26August 13, 2014
Whenever you get cooler nights and the dew settles on the plants, it is an ideal situation for the spread of fungus diseases on your plants. Whenever we get late in the day thunderstorms, the rain wets the foliage of plants and the wet foliage can cause the spread of fungus diseases. If you water your plants late in the day, the wet foliage can lead to the spread of fungus diseases. What all this means to you is that you should be checking your plants for signs of fungus diseases at this time of the season.
Over the past week, we have had a tremendous number of people who have come into the store with leaf samples that show signs of fungus diseases. Once the fungus disease has started on the plant, it is important to apply a fungicide to stop the spread of the disease. There are two types of fungicides. There are preventative fungicides and there are curative fungicides. Preventative fungicides are applied to plants before the diseases begin on your plants. Curative fungicides are applied before a disease starts and can be used after a disease starts to prevent the spread of a disease. Once a disease has started, a preventative fungicide generally won’t be effective at stopping a disease from spreading. If you have a disease on your plants at this time of the year, it is best to apply a curative type of fungicide to your plants.
In the last week, we have seen a lot of tomato plants that have developed leaf spot on the leaves. This fungus usually starts on the bottom leaves and progressively spreads to the rest of the plants. Cucumber and squash plants have developed a white discoloration that covers the leaves. If you first look at the leaf, you may think that there is powder on the leaves.
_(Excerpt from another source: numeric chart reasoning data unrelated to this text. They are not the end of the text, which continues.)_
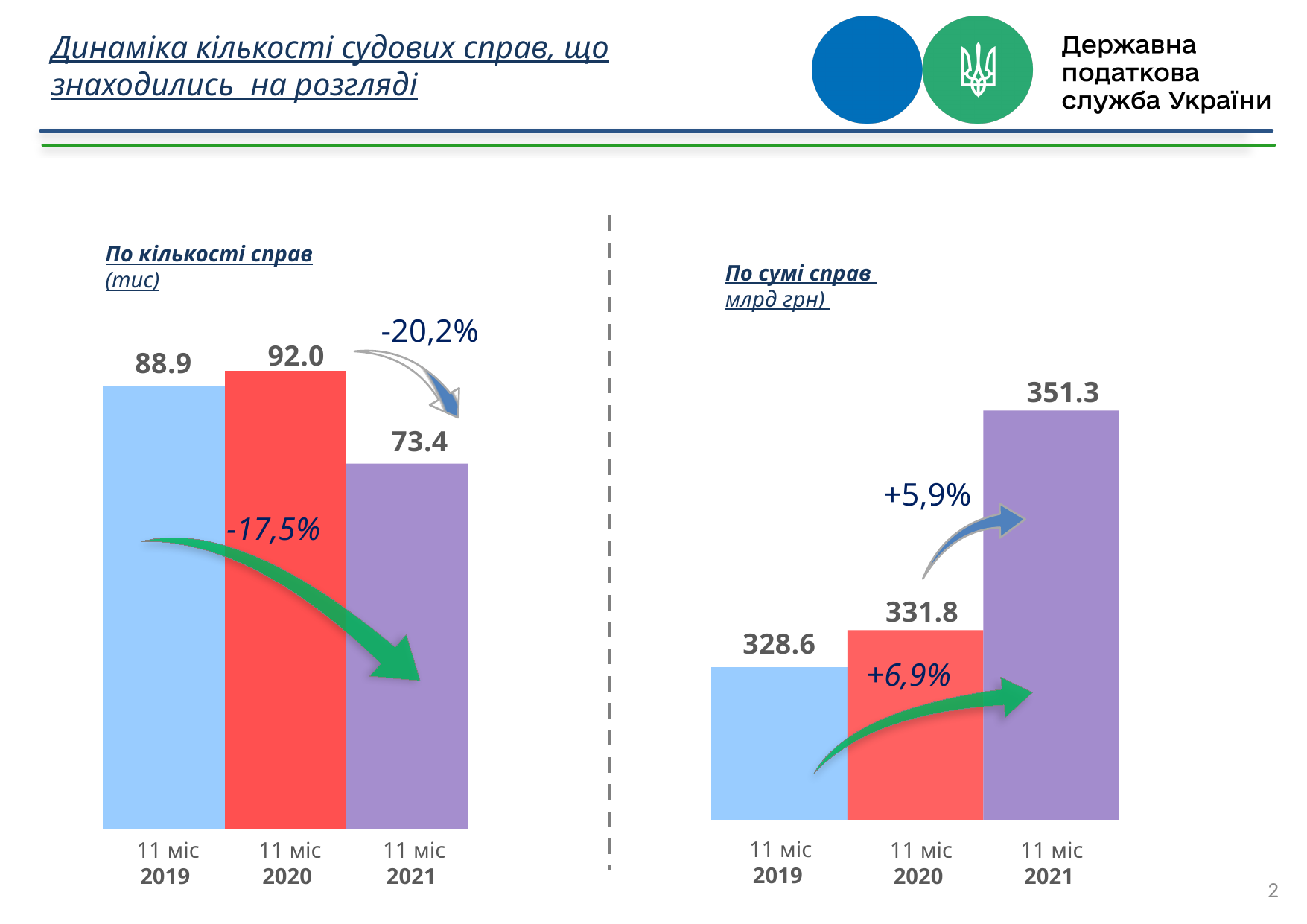
In the right chart (По сумі справ), what is the value for 11 міс 2019? 328.6 In the right chart (По сумі справ), which is larger: the value for 11 міс 2020 or 11 міс 2021? 11 міс 2021 In the left chart (По кількості справ), what is the value for 11 міс 2021? 73.4 In the left chart (По кількості справ), which period has the highest value? 11 міс 2020 How many bars are shown in the left chart (По кількості справ)? 3 What type of chart is used on the right side of the slide (По сумі справ)? Bar chart In the left chart (По кількості справ), which period has the lowest value? 11 міс 2021 In the right chart (По сумі справ), what is the difference between the values for 11 міс 2021 and 11 міс 2019? 22.7 In the right chart (По сумі справ), what is the value for 11 міс 2021? 351.3 In the left chart (По кількості справ), what is the value for 11 міс 2020? 92.0 In the right chart (По сумі справ), which period has the highest value? 11 міс 2021 In the left chart (По кількості справ), what is the difference between the values for 11 міс 2020 and 11 міс 2021? 18.6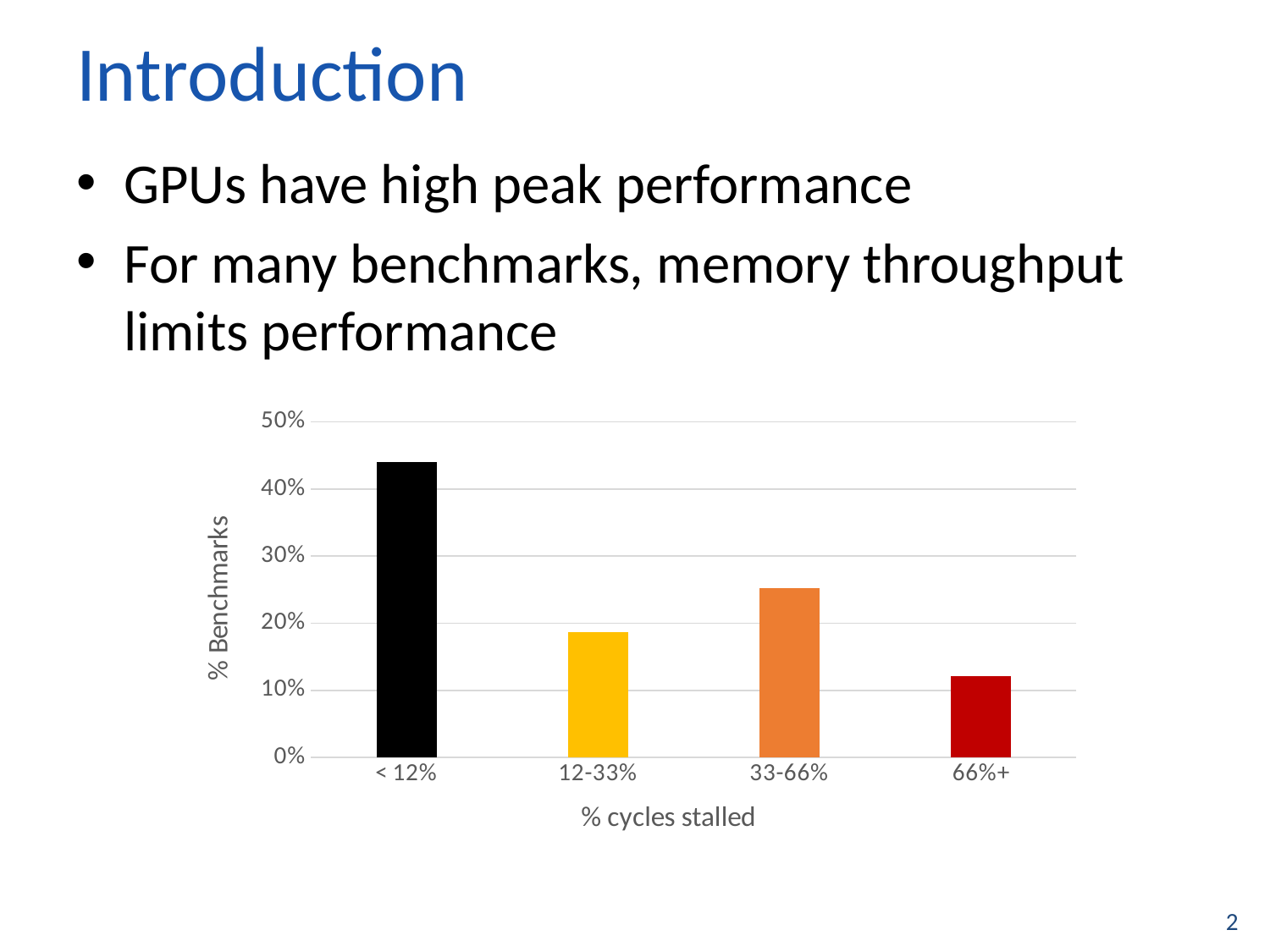
Is the value for 66%+ greater or less than 20%? less What is the title of the y axis of the chart? % Benchmarks Which category has the highest % Benchmarks? < 12% How many categories are shown on the x axis of the chart? 4 Is the value for 33-66% greater or less than 20%? greater Does the value rise or fall from the < 12% category to the 12-33% category? fall Is the value for < 12% greater or less than 40%? greater Which category has the lowest % Benchmarks? 66%+ What is the title of the x axis of the chart? % cycles stalled What kind of chart is shown on the slide? bar chart Which is larger, the value for 33-66% or the value for 12-33%? 33-66%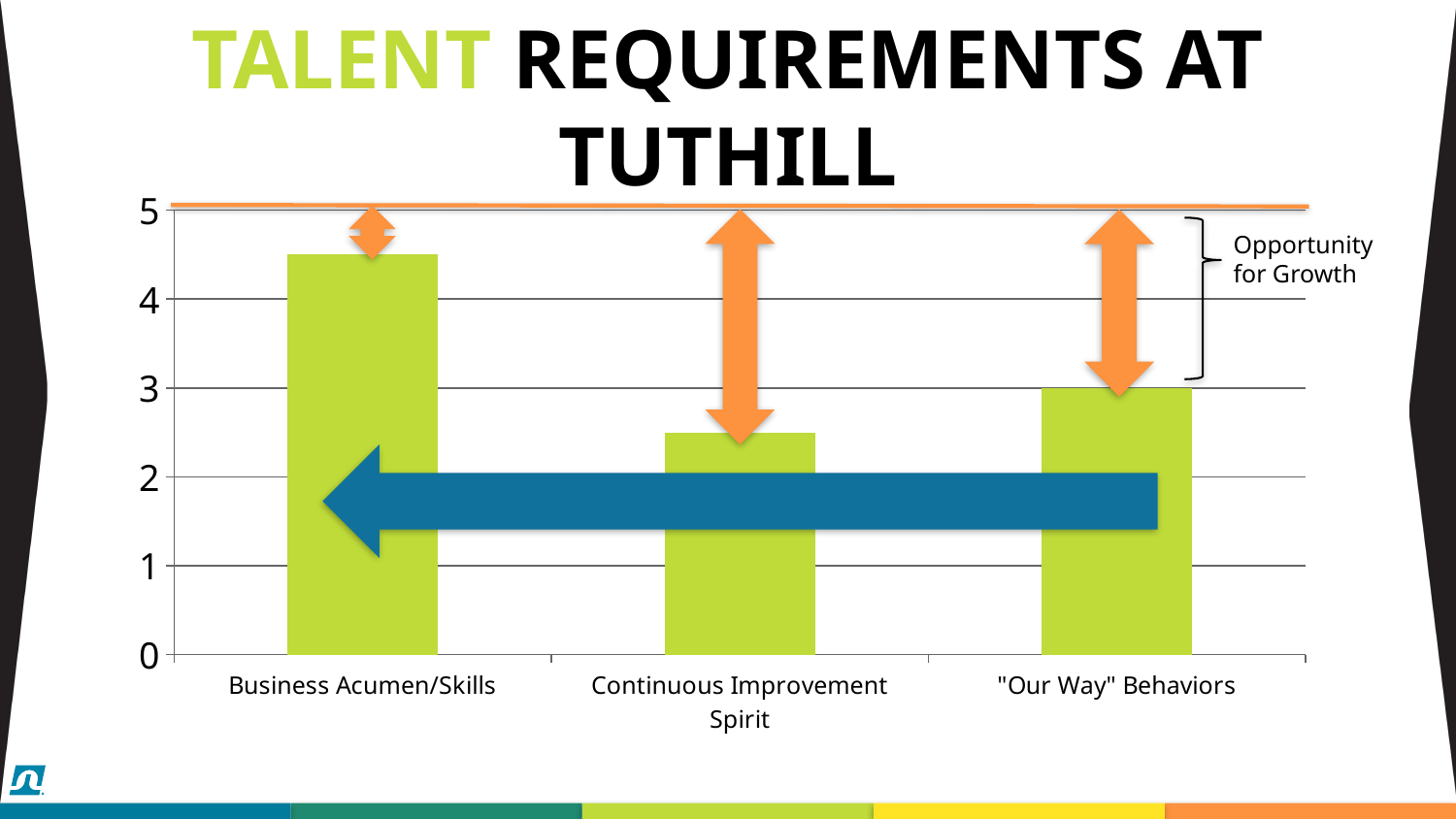
Is the value for Business Acumen/Skills greater or less than 4? greater Which is larger, the value for Continuous Improvement Spirit or the value for "Our Way" Behaviors? "Our Way" Behaviors Is the value for Business Acumen/Skills greater or less than 5? less Which category has the lowest bar? Continuous Improvement Spirit Which category has the highest bar? Business Acumen/Skills Which is larger, the value for Business Acumen/Skills or the value for "Our Way" Behaviors? Business Acumen/Skills Is the value for Continuous Improvement Spirit greater or less than 3? less What label is attached to the bracket next to the orange arrows on the right of the chart? Opportunity for Growth What is the value for "Our Way" Behaviors? 3 How many categories are plotted in the chart? 3 What kind of chart is shown on the slide? bar chart What is the maximum value shown on the vertical axis? 5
This disease is called powdery mildew. All of these diseases should be immediately treated with a curative type of fungicide. You should spray the infected leaves and you should spray the uninfected leaves. This approach will help to prevent the spread of the disease. If you find any unusual type of discoloration of the leaves on your plants, take a sample of the leaf, put it into a clear plastic bag and bring the sample into the store. Please keep in mind that photos of the plant aren’t clear enough in detail to allow us to make a proper diagnosis.
Late last week, a customer came into the store with a tomato hornworm caterpillar that looked to be covered with grains of rice all along the back of the caterpillar. To those who don’t know what is going on, it is quite the sight. If you are eating while I explain the rest of this column, you may want to stop reading now and finish the column later! The tomato hornworm is a major pest on tomato plants. The caterpillar eats leaves and can strip many of the leaves off of your plant. If you have a few on your tomato plants, they can remove the vast majority of the leaves. Mother nature in her wisdom sends the Braconid wasp to help you to control this caterpillar. The wasp lays eggs on the caterpillar and the eggs hatch out inside the caterpillar. The larvae of the wasp feed on the muscle tissue of the caterpillar but not on the internal organs. This allows the larvae to have a continually living host to supply the larvae with food. At some point in time, the larvae exit the inside of the caterpillar and form cocoons on the outside of the caterpillar. The things that look like rice on the caterpillar are actually the cocoons. In time the cocoons will open and a new generation of Braconid wasps emerge to infect more tomato hornworms. Natural pest control. If you see a tomato hornworm on your tomato plant and the hornworm is covered with the white cocoons, just leave it alone. Soon enough the caterpillar will die after a new generation of wasps has hatched and gone looking for more tomato hornworms on your tomato plants.